Update: 2019-11-23 00:12 IST

The atmosphere is just right for the release of 'George Reddy'. With the country's known left bastion JNU already in the news for its prolonged student agitation, this film, based on the violent times of the 1970s in Osmania University campus is in many ways a mirror of that era, in which far-reaching ideological and political changes took place in India.

Having whipped up considerable interest with regard to its content and bagging its share of celebrity endorsements and controversies, the movie stays faithfully rooted to what it sets out to showcase – the brave, never-say-die biography of George Reddy ( Sandeep Madhav) who was a tall student union leader of his period.

Given that the students were under the spell of mainstream student union leaders (no prizes for guessing, who they were and which parties they belonged to) then, director B Jeevan Reddy painstakingly builds up the alternate platform based on Red ideology onto which the protagonist moves his faithful flock.

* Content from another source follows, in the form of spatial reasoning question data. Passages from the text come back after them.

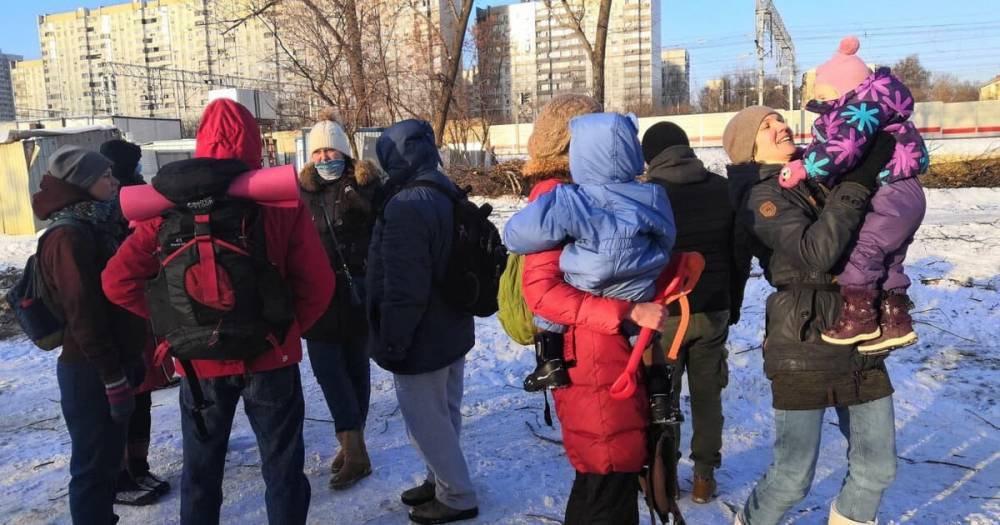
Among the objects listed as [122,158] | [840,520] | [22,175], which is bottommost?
[840,520]

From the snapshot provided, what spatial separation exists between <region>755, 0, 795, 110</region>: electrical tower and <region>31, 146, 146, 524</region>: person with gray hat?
Result: 33.0 metres

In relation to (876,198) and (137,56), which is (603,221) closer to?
(876,198)

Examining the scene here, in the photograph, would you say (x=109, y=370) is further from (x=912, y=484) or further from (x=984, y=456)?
(x=984, y=456)

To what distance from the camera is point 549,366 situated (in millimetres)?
2275

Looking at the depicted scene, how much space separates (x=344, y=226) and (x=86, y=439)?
161 cm

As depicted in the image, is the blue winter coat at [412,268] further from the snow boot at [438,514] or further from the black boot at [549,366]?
the black boot at [549,366]

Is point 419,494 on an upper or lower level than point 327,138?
lower

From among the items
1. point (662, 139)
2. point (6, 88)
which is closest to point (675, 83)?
point (662, 139)

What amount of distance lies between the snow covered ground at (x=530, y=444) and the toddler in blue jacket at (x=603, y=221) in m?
1.55

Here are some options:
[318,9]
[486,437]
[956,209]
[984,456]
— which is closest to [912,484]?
[984,456]

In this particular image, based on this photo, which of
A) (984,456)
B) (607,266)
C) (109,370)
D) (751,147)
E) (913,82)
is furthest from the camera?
(913,82)

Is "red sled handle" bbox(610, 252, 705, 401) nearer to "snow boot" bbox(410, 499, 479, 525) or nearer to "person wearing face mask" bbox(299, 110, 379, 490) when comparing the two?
"snow boot" bbox(410, 499, 479, 525)

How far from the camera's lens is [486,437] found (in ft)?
14.0

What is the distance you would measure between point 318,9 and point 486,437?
11820mm
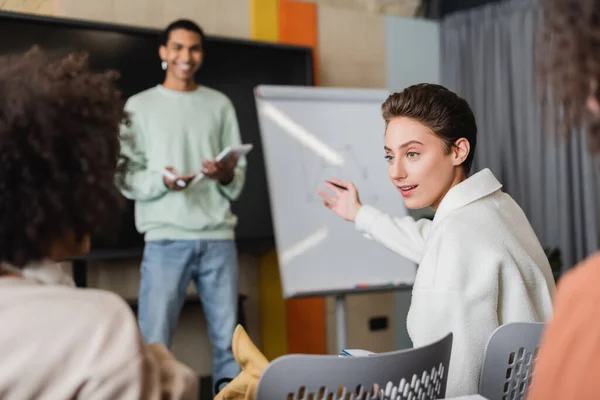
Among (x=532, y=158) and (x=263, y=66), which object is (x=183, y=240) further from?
(x=532, y=158)

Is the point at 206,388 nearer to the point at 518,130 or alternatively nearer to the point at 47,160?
the point at 518,130

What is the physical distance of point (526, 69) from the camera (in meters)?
3.86

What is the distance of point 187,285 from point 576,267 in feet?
7.58

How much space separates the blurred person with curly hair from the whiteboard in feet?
6.41

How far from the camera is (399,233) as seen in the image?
1.75 meters

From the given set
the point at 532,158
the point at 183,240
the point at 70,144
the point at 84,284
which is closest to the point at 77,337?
the point at 70,144

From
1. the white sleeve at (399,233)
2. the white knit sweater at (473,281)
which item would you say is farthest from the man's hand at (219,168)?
the white knit sweater at (473,281)

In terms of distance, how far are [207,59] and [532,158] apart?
1912 millimetres

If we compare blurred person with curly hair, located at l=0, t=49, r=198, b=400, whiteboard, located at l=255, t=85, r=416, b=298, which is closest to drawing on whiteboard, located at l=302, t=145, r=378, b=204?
whiteboard, located at l=255, t=85, r=416, b=298

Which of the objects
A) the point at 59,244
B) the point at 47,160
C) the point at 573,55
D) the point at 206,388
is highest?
the point at 573,55

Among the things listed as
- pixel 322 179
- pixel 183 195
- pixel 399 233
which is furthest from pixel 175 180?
pixel 399 233

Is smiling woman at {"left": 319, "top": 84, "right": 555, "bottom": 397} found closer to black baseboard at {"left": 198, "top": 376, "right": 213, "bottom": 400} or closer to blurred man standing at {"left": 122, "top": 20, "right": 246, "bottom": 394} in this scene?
blurred man standing at {"left": 122, "top": 20, "right": 246, "bottom": 394}

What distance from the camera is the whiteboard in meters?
2.88

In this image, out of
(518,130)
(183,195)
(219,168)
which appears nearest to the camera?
(219,168)
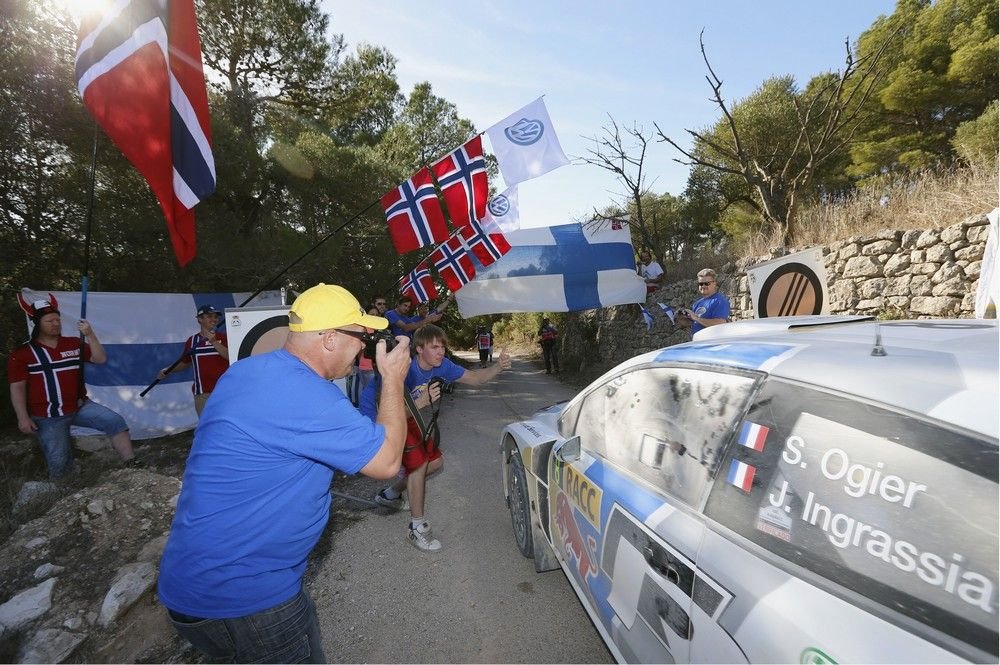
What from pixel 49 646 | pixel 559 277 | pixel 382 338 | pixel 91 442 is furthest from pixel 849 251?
pixel 91 442

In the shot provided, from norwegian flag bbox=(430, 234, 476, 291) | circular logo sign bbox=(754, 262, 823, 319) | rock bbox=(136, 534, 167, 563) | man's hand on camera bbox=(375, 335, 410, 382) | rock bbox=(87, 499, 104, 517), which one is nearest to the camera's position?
man's hand on camera bbox=(375, 335, 410, 382)

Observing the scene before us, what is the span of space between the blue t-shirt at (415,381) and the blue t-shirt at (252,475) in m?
2.06

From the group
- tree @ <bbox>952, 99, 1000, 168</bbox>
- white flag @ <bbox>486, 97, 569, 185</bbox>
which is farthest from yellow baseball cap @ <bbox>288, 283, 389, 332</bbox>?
tree @ <bbox>952, 99, 1000, 168</bbox>

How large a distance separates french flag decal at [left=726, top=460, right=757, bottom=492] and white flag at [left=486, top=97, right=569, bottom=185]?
675 cm

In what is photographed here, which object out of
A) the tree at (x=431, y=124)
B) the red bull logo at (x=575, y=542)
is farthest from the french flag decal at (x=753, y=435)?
the tree at (x=431, y=124)

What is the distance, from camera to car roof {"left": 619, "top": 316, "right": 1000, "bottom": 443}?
3.33 feet

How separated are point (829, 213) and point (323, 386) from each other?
364 inches

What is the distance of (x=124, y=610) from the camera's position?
2.71 metres

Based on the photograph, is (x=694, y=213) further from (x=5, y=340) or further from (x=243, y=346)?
(x=5, y=340)

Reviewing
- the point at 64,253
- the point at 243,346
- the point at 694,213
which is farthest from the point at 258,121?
the point at 694,213

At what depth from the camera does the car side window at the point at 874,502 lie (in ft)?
3.03

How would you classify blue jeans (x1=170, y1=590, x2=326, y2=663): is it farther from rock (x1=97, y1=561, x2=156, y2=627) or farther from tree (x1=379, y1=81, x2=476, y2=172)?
tree (x1=379, y1=81, x2=476, y2=172)

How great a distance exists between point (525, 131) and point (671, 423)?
6736mm

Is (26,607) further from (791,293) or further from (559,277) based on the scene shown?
(559,277)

Of course, George Reddy has the entire Establishment against him – a strict, one-sided Vice-Chancellor, openly biased police force, rival student gangs and the lumpens of the old city who bay for his blood.

Not taking too strident a stand on any issue, the film just keeps on and on with the struggles of the hero, who has a doting mother, a weak-in-the-knees heroine ( Muskaan Khubchandani), a constantly supportive set of friends and fellow students ( Pawon Ramesh stands out among them) and remains content stringing all of them together.

Unlike the openly Leftist-oriented films which Telugu cinema patrons had seen over the years, this film merely scrapes the surface, allowing the viewers to idolise the hero, rather than identify with the causes and the ideology which he based it on. Using a commercial framework to narrate what could have been a serious, impactful film seems an attempt to satisfy both the mass and the class crowd.

The heroics of George Reddy are well-documented, but the rawness and the realistic overtone which one seeks in such flicks is missing. As far as Sandeep Madhav goes, he seems tailor-made for the role, with a serious, focused demeanour.

He is let down by a narration which makes him an unvanquished star rather than a hard-working mass leader who strived to bring in an egalitarian, student-friendly ambience in the University.

This is where the film ends up a routine glorification of a real life icon, who is still revered by the old timers in the city and everywhere in the country.